Day thirteen
The alarm went off at six thirty in the morning, and I headed down for breakfast. About an hour later, I was sitting in a taxi at the park entrance.
An hour after that, I was floating on a bamboo raft down the river.
After entering the park, there’s a bus system to take you to various places, and at the bamboo raft station, you have to make groups of eight people to fit on a raft.
The group that included me was really nice, and while making our way down the river, they would translate key points the guide was telling them about.
The views from the raft were amazing, and it took about two hours to make our way to the landing.
Yesterday, while building the itinerary, the hotel owner drew a map for me to use and explained what was what. Of course, I have forgotten pretty much everything by now, including place names and bus stops, so I had to wing it.
The first attempt was a bad one, as I thought I could make my way up a mountainside and continue on from there. Instead, the trails were not connected, and I had to backtrack to continue my way. The views from the top were from the city, not what I was looking for. That was an hour wasted already.
During the ascent, there was one part where you had to climb stairs to get up, but the way that they managed to get stairs here was that the first five steps were only small stumps in the side-wall, before becoming complete steps again.

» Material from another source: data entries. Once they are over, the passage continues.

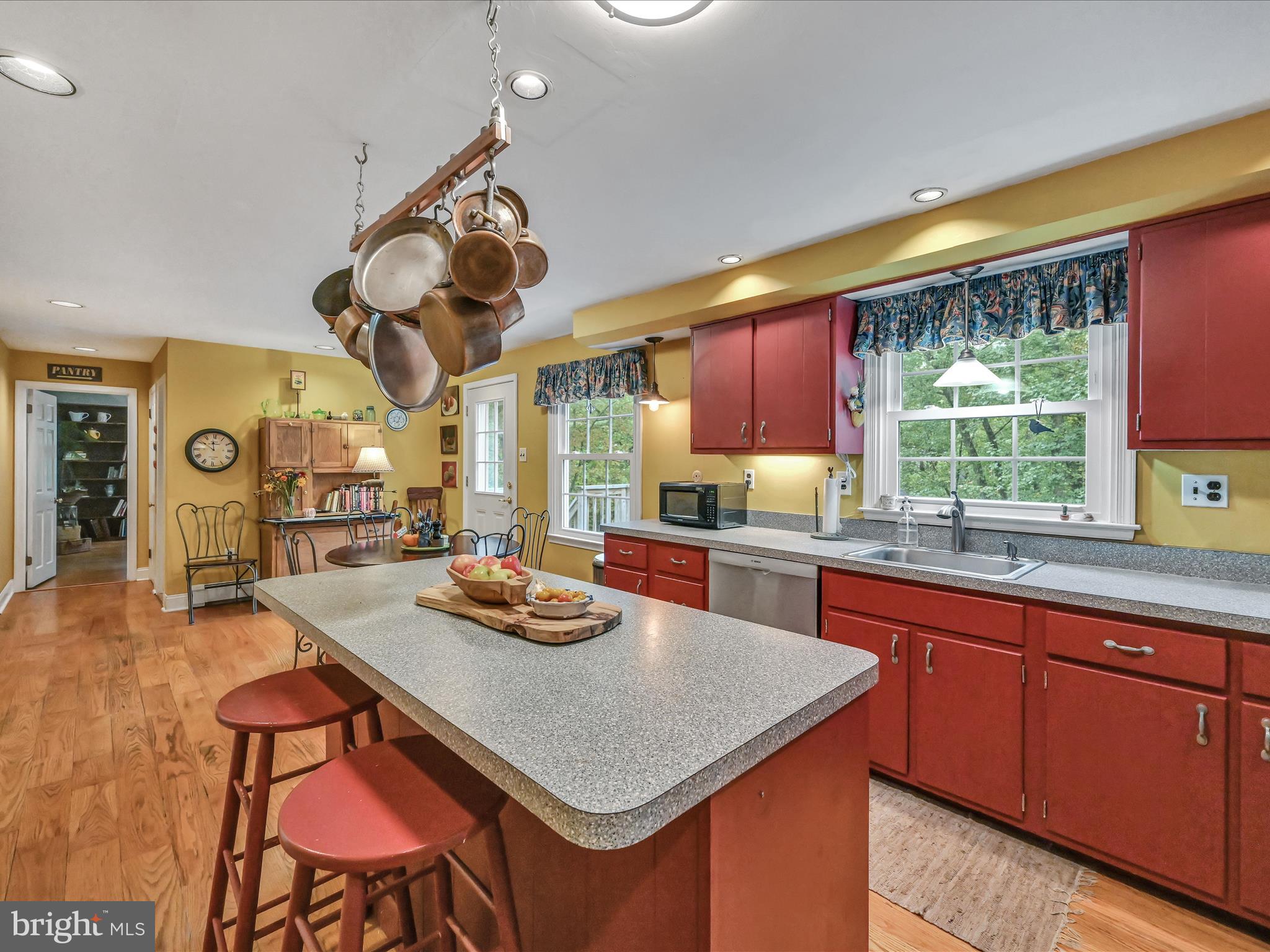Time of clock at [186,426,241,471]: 11:50
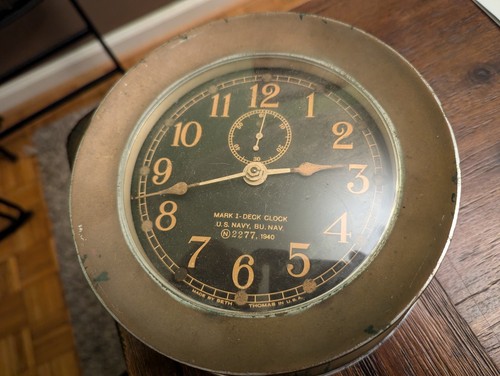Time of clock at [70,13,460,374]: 2:42
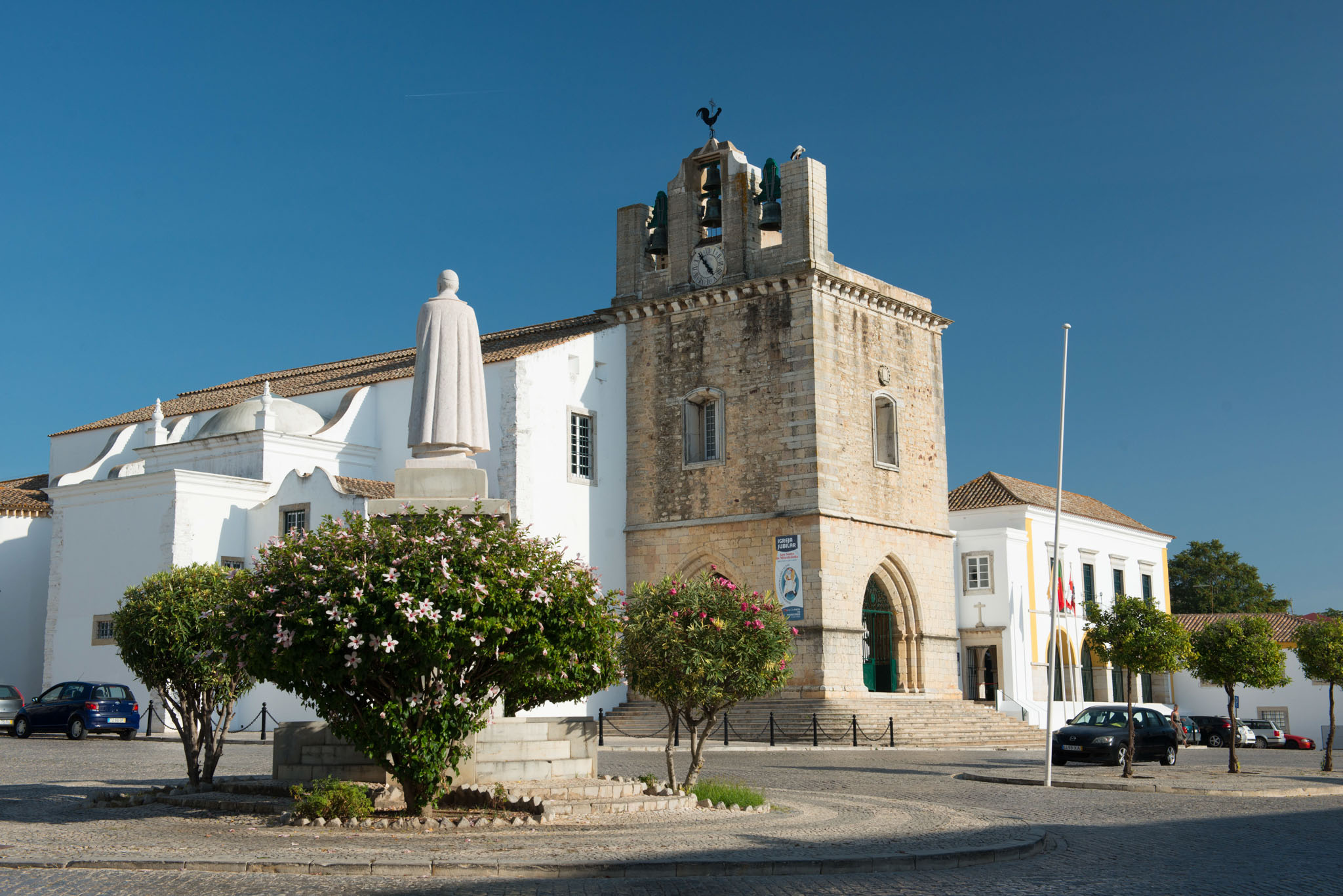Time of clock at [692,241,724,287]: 4:54
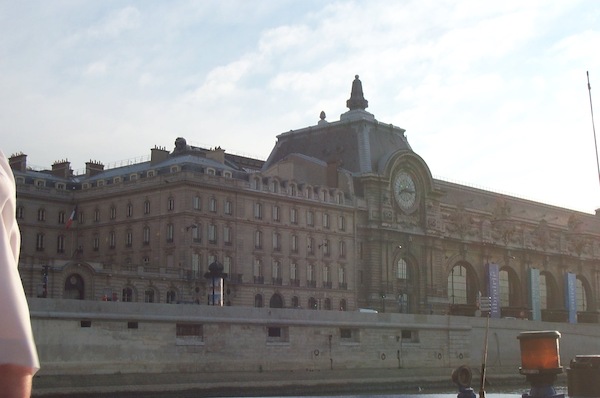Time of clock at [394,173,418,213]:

This was without a doubt one of the dogiest things I’ve done.
The next attempt went better; I found a trail to one of the more famous peaks that I could walk instead of taking the bus.
I was the only one on the trail, and it would cross many tea plantations. (This place is famous for being the source of black tea).
During the raft, we noticed a blackened mountainside with an old trail going along it. And I found myself on that trail a few hours later.
It was sunny, and I lost a lot of sweat during the climb, but the view was worth it. I also ran out of water halfway through, which was not ideal.
What was also worth it was that I was completely alone, as everyone else opted for the bus and a nicely paved road up instead.
At the top, there were some stalls selling food and, more importantly, drinks!
While researching this scenic area, most guides recommended a certain pavilion that would have great views.
I could see it from the top and made my way there. Along the way, I was stopped by some people coming up, and they tried to explain something that I couldn’t quite get.
It was only all the way to the bottom that I noticed the huge “This is a one-way trail” sign...
For now, I was still blissfully unaware, and halfway through, I wasn’t the only one going in the wrong direction.
The views from the pavilion were indeed really nice, but the views from my lonely hike were better.
Finally, at the bottom, there was still a bit of time left to climb another viewing point, but I was done for the day and took the bus back to the entrance and a taxi to the hotel.
They had dinner at the hotel, which wasn’t great, unfortunately, once again confirming the late Anthony Bourdain’s famous quote to never dine at your own hotel.